Current safety shoes often lack personalised fit, leading to discomfort and potential health issues for workers due to inadequate pressure distribution and support. The one-size-fits-all approach fails to address the diverse morphology and dynamic behaviour of individual feet under various working conditions. This project addresses the need for safety shoes with inlay soles that can adapt to the unique shape and movement patterns of each user's foot, enhancing comfort and reducing the risk of foot-related problems.
This phase focused on acquiring dynamic foot data through 4D scanning, capturing changes in foot shape under various loads. This data collection was essential for understanding foot dynamics and formed the foundation for designing personalised inlay soles.
Advanced equipment such as a laser foot scanner and an XSensor insole pressure measurement system was employed to accurately gather foot shape and dynamic plantar pressure distribution. These tools enabled the team to collect critical data for the design process, aligning with UPPS's expertise in sensors and 3D scanning technologies.

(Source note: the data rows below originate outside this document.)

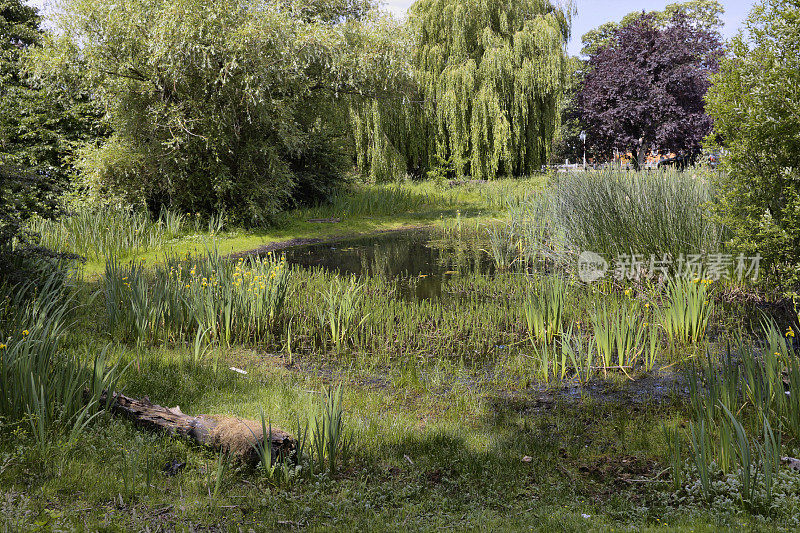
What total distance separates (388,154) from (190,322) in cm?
1386

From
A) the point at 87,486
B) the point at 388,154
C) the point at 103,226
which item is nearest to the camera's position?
the point at 87,486

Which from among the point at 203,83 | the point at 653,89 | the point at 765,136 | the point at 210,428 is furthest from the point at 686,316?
the point at 653,89

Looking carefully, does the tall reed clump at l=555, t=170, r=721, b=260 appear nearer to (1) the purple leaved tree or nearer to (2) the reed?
(2) the reed

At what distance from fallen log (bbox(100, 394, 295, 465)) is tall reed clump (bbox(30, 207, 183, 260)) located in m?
6.30

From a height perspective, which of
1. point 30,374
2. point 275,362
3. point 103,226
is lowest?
point 275,362

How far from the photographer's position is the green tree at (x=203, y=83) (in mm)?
12133

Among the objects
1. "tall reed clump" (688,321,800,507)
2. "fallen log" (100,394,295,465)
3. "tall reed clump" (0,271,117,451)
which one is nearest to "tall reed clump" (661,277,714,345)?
"tall reed clump" (688,321,800,507)

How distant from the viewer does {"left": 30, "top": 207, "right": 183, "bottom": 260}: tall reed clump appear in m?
10.1

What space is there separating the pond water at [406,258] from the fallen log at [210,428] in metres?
4.64

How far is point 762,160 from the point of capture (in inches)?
226

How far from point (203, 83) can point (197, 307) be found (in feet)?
29.9

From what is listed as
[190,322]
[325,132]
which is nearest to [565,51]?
[325,132]

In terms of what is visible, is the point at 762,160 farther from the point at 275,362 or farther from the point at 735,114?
the point at 275,362

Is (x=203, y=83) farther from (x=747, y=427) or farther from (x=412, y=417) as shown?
(x=747, y=427)
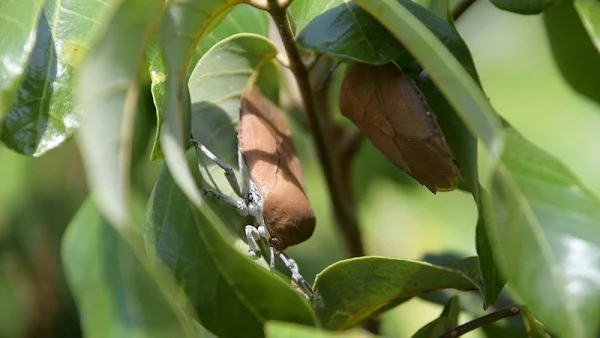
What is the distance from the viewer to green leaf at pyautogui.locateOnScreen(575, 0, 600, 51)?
4.05 feet

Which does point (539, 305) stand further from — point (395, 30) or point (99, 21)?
point (99, 21)

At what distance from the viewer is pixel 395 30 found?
89 centimetres

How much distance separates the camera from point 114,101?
2.58 feet

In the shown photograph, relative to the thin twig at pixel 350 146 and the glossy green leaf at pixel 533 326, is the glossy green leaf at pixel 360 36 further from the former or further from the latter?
the thin twig at pixel 350 146

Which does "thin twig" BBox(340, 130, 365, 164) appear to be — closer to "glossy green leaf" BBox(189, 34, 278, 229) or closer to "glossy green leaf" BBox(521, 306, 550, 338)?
"glossy green leaf" BBox(189, 34, 278, 229)

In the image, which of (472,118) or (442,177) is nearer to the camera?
(472,118)

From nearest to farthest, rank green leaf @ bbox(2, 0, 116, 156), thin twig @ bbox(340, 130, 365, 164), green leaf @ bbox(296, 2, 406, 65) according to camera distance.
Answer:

In the analysis phase, key parameters such as peak pressure/weight, average pressure/weight, foot contact area, arch height, and dimensions of the feet were filtered from the collected data. This selection was fundamental for identifying the main characteristics that influence the design of the insoles.
A comparison was made of the collected data to identify patterns and differences in foot behaviour between different individuals and conditions. This comparison was crucial for determining areas of higher pressure during activities like walking, essential for the design of the insoles.
In this phase, parametric modelling was used to design the insoles, adjusting the internal gyroid lattice structures based on pressure data. This allowed for customized cushioning properties and structural support, significantly improving wearer comfort and ergonomics.
An iterative development process was adopted, incorporating feedback from users and experts through prototyping and testing. This co-creation approach ensured that the final design of the insoles was informed not only by empirical data but also by the experiences and preferences of the end-users.
The project successfully demonstrates the feasibility and benefits of personalising safety shoe inlay soles using dynamic foot data and advanced manufacturing techniques like 3D printing. By integrating comprehensive foot measurements and employing parametric modelling to design gyroid lattice structures, the developed inlay soles offer superior comfort and ergonomic support tailored to individual needs. Mechanical testing confirmed the effectiveness of TPU materials in providing the necessary cushioning and durability for safety footwear applications. The user testing and feedback phase highlighted the enhanced comfort and satisfaction among participants, validating the project's approach to personalization. This initiative not only contributes to the improvement of worker well-being by addressing the limitations of conventional safety footwear but also paves the way for the integration of Industry 4.0 technologies in the design and manufacturing of personalized protective equipment. Future recommendations include scaling the production process, exploring additional materials and structures for improved performance, and extending the personalization approach to other aspects of safety footwear. The collaboration between academia and industry, as demonstrated by this project, signifies a significant step forward in the development of ultrapersonalised products and services, offering a model for future innovations in the field.